In the prologue, progress consisted only of following the linear steps that led to the opening of the single door. At the same time, the player was free to wander at will, investigating every location and inspecting every visible item, in no particular order. In the second stage of the game, the player has his choice of three doors. It is probable that the player will be able to progress to the final stage of the game only after opening all three doors and fully exploring what is beyond them. It is up to the player to choose in what order to open the three doors, at least as far as the player knows. Has the author provided the means of opening all three, or is there an enforced order here as well? The key for door number three may be hidden beyond door number two, for example. But the means of acquiring the key for door number three might depend on the player having taken an item found behind door number one. Thus, the player must open the first door, then the second, and finally the third. This is a design choice that the IF author may make.

There is a view that the better design choice is to allow the player free movement during the larger, second act of a game, rather than continuing to enforce a linear progression. It is possible to spread out the elements of each locked-door puzzle (the chains of object acquisition, as outlined in the tennis ball-to-key sequence above) so that a good deal of free exploration is allowed, such that the player might exult in this freedom until he learns, through trial and error, that he is going to have to open the three doors in order.

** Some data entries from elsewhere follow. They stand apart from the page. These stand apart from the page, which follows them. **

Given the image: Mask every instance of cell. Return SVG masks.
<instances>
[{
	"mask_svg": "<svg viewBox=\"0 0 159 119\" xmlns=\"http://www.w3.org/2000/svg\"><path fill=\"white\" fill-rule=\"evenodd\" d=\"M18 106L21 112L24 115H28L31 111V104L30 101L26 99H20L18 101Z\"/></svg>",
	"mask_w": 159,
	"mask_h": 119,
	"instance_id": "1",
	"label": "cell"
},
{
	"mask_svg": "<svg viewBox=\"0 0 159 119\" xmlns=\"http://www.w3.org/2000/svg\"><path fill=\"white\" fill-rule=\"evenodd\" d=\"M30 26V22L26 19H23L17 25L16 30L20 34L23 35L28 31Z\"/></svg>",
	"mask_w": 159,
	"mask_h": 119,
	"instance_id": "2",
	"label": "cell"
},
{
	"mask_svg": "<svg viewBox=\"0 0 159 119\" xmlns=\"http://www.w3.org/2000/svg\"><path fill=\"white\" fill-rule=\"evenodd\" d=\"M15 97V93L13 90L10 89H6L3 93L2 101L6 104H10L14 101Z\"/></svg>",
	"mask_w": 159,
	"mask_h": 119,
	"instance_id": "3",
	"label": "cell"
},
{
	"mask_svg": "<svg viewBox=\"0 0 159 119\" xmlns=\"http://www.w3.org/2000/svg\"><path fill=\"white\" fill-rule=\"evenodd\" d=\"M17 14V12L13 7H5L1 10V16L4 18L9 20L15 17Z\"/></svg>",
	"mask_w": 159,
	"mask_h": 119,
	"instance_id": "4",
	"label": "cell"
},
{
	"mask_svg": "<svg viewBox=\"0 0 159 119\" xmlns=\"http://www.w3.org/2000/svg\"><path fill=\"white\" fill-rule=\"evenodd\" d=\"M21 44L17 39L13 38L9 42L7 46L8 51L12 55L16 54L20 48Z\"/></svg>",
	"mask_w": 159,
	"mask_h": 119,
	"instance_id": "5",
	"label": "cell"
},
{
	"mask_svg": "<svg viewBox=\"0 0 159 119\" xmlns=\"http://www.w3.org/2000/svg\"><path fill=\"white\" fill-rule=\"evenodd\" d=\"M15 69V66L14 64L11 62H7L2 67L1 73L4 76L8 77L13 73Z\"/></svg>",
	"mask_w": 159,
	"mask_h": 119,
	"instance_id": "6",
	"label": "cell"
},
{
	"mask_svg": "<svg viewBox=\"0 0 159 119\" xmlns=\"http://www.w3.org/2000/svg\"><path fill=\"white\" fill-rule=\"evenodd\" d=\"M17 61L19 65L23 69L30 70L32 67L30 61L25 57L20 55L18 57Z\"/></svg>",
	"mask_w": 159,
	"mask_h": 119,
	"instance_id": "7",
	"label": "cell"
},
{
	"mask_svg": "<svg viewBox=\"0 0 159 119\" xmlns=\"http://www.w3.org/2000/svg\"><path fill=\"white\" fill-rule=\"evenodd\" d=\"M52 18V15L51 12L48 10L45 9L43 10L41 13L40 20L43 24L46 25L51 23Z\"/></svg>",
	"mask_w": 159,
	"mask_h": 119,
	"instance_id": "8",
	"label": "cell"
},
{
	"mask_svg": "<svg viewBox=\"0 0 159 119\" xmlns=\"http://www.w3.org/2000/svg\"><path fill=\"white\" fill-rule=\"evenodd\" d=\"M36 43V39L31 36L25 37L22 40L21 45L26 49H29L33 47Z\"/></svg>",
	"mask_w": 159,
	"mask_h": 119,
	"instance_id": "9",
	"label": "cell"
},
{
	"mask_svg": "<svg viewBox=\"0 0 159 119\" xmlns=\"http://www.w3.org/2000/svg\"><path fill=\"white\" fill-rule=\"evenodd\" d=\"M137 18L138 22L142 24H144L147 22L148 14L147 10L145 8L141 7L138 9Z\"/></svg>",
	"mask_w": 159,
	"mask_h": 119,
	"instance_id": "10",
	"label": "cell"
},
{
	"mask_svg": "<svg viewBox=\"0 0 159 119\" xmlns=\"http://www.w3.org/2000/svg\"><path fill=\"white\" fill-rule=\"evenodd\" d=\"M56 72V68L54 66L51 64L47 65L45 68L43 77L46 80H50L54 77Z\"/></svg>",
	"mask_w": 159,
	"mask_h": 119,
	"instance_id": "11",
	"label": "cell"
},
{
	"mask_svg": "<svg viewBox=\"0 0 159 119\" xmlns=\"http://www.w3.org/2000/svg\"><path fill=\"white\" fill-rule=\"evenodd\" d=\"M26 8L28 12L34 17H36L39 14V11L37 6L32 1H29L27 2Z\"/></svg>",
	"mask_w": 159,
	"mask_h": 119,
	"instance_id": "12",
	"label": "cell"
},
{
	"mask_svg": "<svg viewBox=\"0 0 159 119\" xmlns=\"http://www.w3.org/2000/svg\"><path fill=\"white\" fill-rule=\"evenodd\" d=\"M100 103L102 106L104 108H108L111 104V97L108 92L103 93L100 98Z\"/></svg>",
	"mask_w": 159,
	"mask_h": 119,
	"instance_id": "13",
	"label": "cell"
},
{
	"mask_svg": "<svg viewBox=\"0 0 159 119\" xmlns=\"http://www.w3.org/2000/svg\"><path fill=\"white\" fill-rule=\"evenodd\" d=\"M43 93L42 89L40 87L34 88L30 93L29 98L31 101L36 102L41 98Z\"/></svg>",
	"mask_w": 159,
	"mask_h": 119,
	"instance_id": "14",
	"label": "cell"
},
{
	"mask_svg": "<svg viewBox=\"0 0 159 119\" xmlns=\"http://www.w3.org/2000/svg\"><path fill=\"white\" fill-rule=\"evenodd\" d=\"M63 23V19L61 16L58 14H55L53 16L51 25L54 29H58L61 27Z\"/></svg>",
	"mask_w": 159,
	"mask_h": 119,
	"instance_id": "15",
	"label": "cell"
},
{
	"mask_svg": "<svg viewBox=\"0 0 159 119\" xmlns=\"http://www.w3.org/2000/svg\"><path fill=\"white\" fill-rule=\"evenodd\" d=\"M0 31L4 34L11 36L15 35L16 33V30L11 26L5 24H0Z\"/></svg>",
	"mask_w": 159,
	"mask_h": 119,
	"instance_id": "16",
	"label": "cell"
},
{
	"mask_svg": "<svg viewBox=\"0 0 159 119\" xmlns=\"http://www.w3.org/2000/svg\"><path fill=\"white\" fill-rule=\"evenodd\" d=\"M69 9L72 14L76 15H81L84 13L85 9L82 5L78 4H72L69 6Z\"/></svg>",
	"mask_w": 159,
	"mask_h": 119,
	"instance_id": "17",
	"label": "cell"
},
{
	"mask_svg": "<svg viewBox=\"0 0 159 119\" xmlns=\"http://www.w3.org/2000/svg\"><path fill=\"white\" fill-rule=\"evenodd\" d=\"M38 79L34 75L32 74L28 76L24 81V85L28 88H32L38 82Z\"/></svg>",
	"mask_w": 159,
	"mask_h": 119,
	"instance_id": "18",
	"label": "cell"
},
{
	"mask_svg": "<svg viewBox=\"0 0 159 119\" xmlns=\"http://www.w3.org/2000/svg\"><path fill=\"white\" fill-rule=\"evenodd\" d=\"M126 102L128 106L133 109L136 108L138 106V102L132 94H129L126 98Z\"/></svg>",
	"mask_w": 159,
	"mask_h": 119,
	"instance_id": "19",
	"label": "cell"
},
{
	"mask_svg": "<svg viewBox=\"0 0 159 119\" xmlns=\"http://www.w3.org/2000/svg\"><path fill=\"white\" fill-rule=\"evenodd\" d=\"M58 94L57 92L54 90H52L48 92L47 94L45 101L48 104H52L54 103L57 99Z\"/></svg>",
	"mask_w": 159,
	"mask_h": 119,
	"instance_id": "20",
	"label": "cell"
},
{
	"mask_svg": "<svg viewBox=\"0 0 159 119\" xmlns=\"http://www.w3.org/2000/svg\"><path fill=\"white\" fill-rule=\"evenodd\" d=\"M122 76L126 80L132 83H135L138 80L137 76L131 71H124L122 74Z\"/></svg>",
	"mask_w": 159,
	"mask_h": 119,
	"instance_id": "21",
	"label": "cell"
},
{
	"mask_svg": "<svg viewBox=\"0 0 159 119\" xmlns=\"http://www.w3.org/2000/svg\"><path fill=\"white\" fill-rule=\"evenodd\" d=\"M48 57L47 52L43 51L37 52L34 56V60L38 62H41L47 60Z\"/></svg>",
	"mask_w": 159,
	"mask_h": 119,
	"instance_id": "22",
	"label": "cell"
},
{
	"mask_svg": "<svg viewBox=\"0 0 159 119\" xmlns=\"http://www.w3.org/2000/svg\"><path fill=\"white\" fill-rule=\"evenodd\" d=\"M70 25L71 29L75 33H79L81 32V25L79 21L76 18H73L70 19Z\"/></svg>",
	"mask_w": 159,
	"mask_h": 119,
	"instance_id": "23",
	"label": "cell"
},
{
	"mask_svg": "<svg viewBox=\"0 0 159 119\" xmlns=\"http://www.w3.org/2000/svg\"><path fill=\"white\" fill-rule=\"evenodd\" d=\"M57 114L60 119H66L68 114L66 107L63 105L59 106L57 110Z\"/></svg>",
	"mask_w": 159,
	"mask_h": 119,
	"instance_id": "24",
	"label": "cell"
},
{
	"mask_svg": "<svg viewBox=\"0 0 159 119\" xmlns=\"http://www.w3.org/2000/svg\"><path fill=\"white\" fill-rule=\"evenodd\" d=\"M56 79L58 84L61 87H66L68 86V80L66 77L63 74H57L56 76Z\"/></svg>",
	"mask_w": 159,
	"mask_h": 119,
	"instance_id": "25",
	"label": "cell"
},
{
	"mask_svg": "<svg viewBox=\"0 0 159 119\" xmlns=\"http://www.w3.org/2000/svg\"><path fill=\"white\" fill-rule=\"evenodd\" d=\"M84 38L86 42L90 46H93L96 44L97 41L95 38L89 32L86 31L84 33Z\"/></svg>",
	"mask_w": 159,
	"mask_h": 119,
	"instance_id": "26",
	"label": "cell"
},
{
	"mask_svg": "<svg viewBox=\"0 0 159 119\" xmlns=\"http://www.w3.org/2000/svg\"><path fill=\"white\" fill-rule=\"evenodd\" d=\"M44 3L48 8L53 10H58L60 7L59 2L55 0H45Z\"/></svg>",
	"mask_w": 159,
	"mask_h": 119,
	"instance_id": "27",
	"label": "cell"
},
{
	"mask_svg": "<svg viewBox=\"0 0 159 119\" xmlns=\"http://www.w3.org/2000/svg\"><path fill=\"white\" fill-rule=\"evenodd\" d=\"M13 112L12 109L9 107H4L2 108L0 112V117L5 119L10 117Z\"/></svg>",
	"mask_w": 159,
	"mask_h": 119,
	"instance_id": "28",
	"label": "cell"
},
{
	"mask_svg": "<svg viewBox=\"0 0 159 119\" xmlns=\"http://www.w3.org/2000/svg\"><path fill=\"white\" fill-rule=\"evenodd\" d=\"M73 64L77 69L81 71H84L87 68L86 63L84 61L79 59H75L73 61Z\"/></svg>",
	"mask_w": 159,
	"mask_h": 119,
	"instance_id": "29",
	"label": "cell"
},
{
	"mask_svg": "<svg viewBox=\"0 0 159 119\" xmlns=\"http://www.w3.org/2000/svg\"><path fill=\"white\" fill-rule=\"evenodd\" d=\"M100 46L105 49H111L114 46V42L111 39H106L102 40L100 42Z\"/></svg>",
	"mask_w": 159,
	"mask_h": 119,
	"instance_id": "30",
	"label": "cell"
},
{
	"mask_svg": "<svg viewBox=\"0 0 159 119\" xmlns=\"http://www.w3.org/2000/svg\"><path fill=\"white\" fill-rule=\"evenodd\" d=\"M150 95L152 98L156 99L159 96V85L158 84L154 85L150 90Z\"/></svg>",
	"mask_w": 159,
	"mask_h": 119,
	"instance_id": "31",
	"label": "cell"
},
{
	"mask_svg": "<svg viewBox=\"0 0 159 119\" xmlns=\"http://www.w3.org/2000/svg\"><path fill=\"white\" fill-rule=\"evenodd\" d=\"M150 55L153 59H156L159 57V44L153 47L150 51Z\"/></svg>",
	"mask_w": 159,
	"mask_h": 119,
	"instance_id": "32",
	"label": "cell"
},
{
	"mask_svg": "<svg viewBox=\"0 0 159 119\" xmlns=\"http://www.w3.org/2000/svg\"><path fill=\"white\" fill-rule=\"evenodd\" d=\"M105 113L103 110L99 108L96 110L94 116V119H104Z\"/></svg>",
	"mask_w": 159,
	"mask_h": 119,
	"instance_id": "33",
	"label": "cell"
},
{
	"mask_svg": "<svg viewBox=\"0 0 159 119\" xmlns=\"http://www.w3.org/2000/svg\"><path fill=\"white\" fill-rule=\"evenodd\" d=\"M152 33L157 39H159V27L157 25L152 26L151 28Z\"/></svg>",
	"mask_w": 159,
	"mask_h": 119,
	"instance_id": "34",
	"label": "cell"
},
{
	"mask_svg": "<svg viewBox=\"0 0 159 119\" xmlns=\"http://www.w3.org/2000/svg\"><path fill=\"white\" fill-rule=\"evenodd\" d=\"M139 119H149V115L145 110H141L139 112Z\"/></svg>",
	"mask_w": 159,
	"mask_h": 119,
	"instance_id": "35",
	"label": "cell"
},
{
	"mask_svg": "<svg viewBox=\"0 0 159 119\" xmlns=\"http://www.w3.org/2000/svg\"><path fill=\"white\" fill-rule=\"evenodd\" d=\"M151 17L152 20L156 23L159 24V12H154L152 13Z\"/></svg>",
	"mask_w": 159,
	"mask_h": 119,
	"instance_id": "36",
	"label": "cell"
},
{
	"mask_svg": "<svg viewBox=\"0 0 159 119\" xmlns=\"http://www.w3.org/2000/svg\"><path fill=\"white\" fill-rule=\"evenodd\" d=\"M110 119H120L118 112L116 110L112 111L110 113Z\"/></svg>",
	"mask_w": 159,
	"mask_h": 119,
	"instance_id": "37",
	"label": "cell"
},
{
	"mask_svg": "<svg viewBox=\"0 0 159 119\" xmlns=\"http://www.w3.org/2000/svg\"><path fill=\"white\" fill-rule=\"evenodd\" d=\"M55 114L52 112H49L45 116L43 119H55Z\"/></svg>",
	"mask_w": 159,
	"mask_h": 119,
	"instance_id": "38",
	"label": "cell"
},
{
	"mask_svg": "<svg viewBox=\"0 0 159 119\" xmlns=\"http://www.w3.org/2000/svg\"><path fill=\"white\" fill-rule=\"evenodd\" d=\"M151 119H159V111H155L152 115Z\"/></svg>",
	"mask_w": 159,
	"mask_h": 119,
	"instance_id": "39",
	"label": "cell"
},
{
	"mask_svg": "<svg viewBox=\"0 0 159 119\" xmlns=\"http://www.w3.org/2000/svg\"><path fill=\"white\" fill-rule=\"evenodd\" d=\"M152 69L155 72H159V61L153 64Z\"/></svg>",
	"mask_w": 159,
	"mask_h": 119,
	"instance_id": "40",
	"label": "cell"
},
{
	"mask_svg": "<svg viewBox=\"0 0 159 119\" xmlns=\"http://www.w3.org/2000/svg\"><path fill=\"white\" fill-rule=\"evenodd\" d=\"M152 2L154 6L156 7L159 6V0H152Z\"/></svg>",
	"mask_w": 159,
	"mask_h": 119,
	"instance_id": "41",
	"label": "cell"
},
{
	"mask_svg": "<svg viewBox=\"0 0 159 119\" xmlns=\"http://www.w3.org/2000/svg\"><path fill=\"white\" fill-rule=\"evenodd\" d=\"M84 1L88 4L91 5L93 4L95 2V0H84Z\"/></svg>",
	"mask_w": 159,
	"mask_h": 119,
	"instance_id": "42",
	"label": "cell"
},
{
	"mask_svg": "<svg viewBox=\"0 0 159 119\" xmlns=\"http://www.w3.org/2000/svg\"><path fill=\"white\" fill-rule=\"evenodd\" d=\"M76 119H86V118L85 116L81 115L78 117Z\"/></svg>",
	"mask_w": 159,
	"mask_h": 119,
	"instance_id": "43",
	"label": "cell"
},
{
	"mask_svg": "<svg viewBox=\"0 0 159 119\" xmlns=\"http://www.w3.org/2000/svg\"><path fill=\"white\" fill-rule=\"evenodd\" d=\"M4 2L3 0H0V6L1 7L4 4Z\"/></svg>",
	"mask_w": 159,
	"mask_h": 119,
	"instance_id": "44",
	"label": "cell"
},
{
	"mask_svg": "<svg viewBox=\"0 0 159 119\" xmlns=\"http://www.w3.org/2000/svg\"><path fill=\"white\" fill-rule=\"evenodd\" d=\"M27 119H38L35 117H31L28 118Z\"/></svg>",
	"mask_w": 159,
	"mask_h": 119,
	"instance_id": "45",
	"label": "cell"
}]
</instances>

It is good design to give the player a sense of purpose, a clear goal. At the beginning of most games, the player will probably not know what their purpose in playing is going to be. Some amount of exploration should probably reveal at least an intermediate goal. The discovery of a door which is locked establishes such a goal.

Puzzle IF is distinguished mainly by the arbitrariness of such goals. A locked door with a difficult-to-acquire key is just a puzzle to be solved. In narrative IF, the player’s sense of purpose can be augmented by a surrounding story, a motivation beyond mere progress for the sake of progress.

Suppose the player is confronted by a locked door, but this time the message generated when trying to open it is not simply, “It’s locked.” Suppose there is another character in the story, who says, “You mustn’t go in there! That’s the closet where Grandma kept her secret diaries!” Perhaps the situation is that Grandma has vanished recently. Perhaps the diaries contain some clue as to what happened to her. Now there is a natural and very real curiosity at work in the player’s head, a real sense of mission — get into the closet and find the diaries. There is also a trust here, that the author has put these diaries in the locked closet, and that reading the diaries will indeed give the player a further sense of direction. Seeded in the player’s mind is also the idea of the overarching purpose of the game: to find Grandma.

Except this is still within the realm of the puzzle game. Story IF has now gotten to the point where character studies may be the entire point of the game. Perhaps all that the player will achieve is a complete mental portrait of the fictional Grandma character, by poring over her left-behind possessions. There tends to be desire to find the same fulfillment of a cleanly drawn narrative, something that traditional obstacles and purposes can be put into the service of.